Robert Downey Jr. is undoubtedly one of the biggest movie stars of the 21st century, and while most people can name at least one of his famed roles, there is less known about his father, despite being an acclaimed filmmaker and actor himself, largely in the 1960’s.
The AFI Film Festival, held earlier this month in Los Angeles, brought 4 days of ‘movies that matter’ to audiences, including special Q&A’s to allow those involved to bring more of a voice to what they were presenting to the festival. “Sr.” is one such film, with Downey Jr. in attendance to present his father’s filmmaking career on the big screen, alongside director Chris Smith and producers Kevin Ford and Susan Downey, plus Jon Favreau moderating the discussion.
Downey Jr. admitted it was him that was originally approached to be the focus of the documentary, but felt it more appropriate to honour his father and celebrate his career – a little less known than the mega-star that is probably most known as Iron Man.
“Sr.” Is an intimate and very wholesome look into the Downey family, with much of a focus on the incredible filmmaking history of the patriarch, who they all affectionately call “Senior”. Downey Sr. specialised in films with outrageous satire, minimal budgets and pushing a countercultural agenda – with hilarious results. Throughout the doco we’re treated to little snippets of his films, with belly laughs echoing throughout the theatre.
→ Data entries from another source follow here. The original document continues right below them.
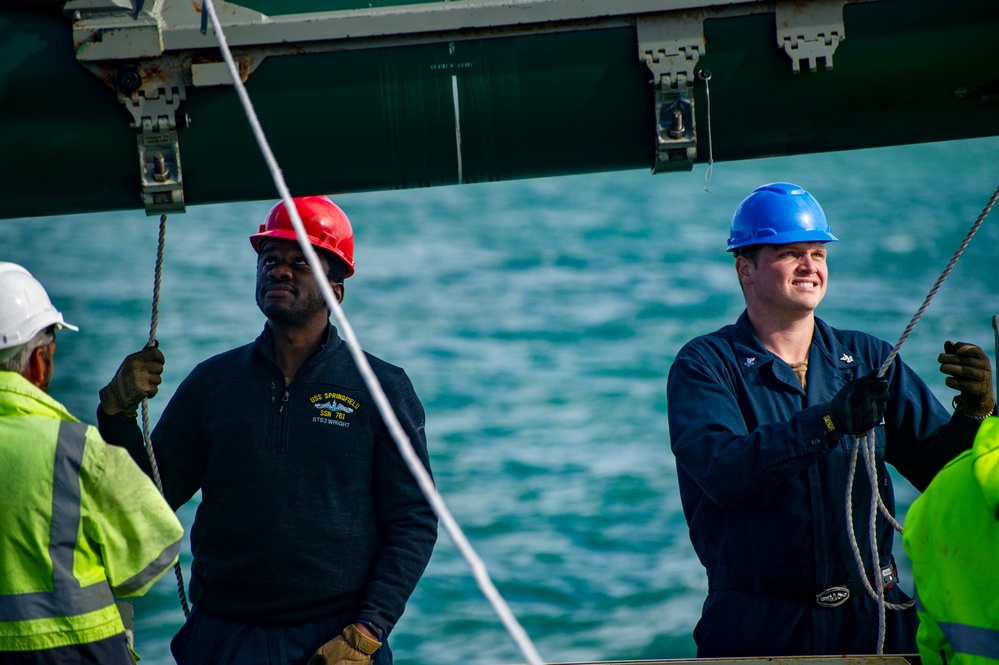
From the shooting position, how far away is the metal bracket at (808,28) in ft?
8.41

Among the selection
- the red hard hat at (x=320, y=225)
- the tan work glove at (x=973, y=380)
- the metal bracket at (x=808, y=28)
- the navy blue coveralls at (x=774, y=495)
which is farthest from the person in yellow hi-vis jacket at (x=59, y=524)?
the tan work glove at (x=973, y=380)

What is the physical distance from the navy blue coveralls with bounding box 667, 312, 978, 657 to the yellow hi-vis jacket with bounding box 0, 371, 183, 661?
114cm

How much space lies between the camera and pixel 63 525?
1.98m

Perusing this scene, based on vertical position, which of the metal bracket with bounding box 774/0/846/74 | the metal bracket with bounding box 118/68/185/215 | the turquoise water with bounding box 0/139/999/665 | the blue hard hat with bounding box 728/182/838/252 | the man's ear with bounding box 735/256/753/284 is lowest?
the turquoise water with bounding box 0/139/999/665

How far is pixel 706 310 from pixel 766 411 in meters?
11.4

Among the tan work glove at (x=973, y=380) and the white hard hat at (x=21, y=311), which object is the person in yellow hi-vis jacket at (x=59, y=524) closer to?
the white hard hat at (x=21, y=311)

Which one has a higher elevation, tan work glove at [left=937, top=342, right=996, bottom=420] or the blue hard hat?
the blue hard hat

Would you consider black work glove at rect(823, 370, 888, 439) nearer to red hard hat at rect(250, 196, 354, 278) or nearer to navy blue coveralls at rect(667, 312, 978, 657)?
navy blue coveralls at rect(667, 312, 978, 657)

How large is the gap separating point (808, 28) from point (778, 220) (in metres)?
0.44

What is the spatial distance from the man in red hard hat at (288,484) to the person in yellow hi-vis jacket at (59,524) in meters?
0.59

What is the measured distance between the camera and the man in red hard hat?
267cm

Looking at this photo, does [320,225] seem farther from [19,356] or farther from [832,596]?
[832,596]

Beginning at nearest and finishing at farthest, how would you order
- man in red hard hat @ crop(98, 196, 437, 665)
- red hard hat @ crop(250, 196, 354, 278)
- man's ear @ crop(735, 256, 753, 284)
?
man in red hard hat @ crop(98, 196, 437, 665)
man's ear @ crop(735, 256, 753, 284)
red hard hat @ crop(250, 196, 354, 278)

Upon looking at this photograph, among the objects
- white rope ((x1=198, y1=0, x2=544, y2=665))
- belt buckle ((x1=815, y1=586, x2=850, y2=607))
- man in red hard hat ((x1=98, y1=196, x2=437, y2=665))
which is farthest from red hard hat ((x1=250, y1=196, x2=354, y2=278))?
belt buckle ((x1=815, y1=586, x2=850, y2=607))
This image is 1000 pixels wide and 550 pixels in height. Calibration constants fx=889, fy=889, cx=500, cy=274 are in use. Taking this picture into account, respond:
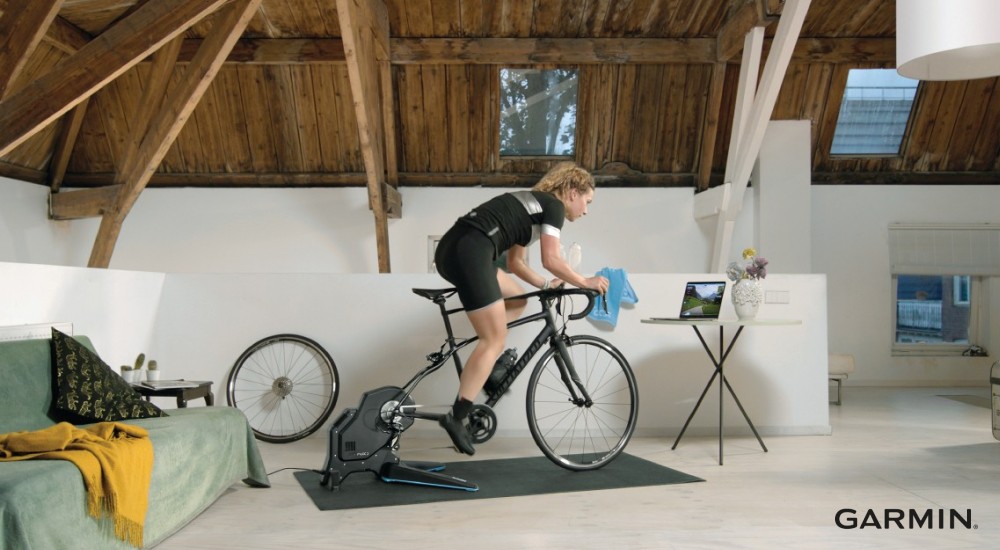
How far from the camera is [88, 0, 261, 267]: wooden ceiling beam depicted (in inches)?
243

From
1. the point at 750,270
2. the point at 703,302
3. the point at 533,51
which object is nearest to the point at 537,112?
the point at 533,51

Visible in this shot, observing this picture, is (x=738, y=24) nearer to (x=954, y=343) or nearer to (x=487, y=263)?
(x=954, y=343)

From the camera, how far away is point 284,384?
523 centimetres

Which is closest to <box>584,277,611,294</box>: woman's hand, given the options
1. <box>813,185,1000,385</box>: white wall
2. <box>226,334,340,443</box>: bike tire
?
<box>226,334,340,443</box>: bike tire

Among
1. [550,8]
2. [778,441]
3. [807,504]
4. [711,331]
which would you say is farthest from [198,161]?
[807,504]

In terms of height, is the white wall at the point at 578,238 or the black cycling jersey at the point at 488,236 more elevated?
the white wall at the point at 578,238

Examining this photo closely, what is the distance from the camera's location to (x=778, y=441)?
513cm

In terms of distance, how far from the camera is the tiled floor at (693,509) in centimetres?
301

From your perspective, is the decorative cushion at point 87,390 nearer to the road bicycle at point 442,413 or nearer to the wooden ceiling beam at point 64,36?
the road bicycle at point 442,413

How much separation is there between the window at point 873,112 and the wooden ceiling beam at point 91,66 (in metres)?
6.47

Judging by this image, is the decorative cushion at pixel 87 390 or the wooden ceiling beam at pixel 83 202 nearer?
the decorative cushion at pixel 87 390

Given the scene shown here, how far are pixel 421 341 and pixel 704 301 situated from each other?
1.68m

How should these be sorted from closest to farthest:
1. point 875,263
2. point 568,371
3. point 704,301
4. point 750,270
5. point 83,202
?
point 568,371 < point 704,301 < point 750,270 < point 83,202 < point 875,263

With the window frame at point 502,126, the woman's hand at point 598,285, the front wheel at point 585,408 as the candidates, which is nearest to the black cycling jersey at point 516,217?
the woman's hand at point 598,285
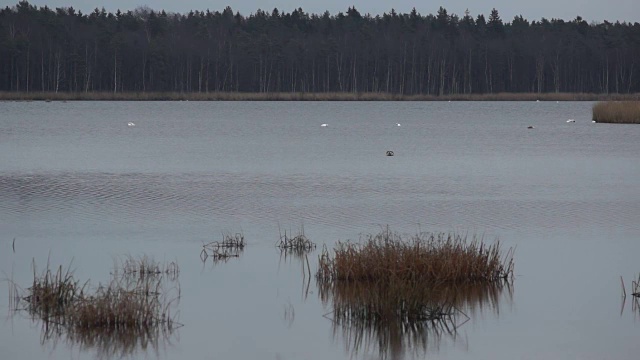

The unique aspect of this heart-warming documentary is how it lets Sr. take on the job of filmmaking, offering the alternative “Sr. Cut” throughout – which is also wildly different to a typical doco. In saying that, it could always have been the intention of the filmmakers, as Sr. himself is an open book and the stories he and his family tell are all through the genre of film.
The tear-jerking aspect comes in the form of Sr.’s illness, with his Parkinson’s slowly worsening throughout the film. For those who haven’t been privy to what a condition can do to the human body, it’s heart-wrenching to watch but also touching in the way that it shows how close the whole Downey family are, and the souls they keep close also being considered family. It can often be hard to look past the glittery facade of Hollywood, but behind it are normal human beings, with families, and struggles – just like every other person.
“Sr.” will be available on Netflix from December 2nd, and we suggest adding it to your watch-list immediately – it’s a rare opportunity to get a tribute this special, and a delightful insight into a man who would humbly be honoured by the outcome of this gorgeous documentary.
“Sr.” screened at the 2022 AFI Film Festival, Los Angeles.